Provided records
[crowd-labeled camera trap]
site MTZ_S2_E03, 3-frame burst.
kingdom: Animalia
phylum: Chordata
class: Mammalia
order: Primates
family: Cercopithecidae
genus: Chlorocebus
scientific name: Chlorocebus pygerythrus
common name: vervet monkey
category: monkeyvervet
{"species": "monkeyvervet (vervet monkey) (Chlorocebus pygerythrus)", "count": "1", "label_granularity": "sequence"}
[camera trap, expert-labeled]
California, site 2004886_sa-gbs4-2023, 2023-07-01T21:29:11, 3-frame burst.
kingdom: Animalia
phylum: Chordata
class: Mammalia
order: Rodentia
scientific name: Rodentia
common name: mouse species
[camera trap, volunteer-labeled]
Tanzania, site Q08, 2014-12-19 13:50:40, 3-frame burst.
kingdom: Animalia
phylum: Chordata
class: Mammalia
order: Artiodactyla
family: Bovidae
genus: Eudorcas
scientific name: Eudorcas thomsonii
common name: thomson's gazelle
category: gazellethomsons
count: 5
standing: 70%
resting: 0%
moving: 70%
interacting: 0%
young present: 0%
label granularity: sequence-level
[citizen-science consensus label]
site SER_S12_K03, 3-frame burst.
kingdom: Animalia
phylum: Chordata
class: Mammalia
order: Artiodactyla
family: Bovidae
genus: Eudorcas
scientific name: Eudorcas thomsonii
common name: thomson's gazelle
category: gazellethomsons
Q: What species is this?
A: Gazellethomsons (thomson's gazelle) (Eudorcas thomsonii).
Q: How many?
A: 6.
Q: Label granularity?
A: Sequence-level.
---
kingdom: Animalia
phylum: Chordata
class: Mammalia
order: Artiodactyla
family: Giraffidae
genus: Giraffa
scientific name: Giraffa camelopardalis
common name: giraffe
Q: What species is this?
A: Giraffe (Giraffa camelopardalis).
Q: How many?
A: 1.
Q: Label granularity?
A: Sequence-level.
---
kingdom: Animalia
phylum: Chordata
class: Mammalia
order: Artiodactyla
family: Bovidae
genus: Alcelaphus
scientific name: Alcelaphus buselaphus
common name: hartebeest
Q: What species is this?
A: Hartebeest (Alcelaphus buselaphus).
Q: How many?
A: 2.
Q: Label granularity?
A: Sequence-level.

Task directions
Could you give again, word for word, the line with "scientific name: Giraffa camelopardalis" and all lines after it through the end of the data? Leave out everything else.

Output below
scientific name: Giraffa camelopardalis
common name: giraffe
Q: What species is this?
A: Giraffe (Giraffa camelopardalis).
Q: How many?
A: 1.
Q: Label granularity?
A: Sequence-level.
---
kingdom: Animalia
phylum: Chordata
class: Mammalia
order: Artiodactyla
family: Bovidae
genus: Alcelaphus
scientific name: Alcelaphus buselaphus
common name: hartebeest
Q: What species is this?
A: Hartebeest (Alcelaphus buselaphus).
Q: How many?
A: 2.
Q: Label granularity?
A: Sequence-level.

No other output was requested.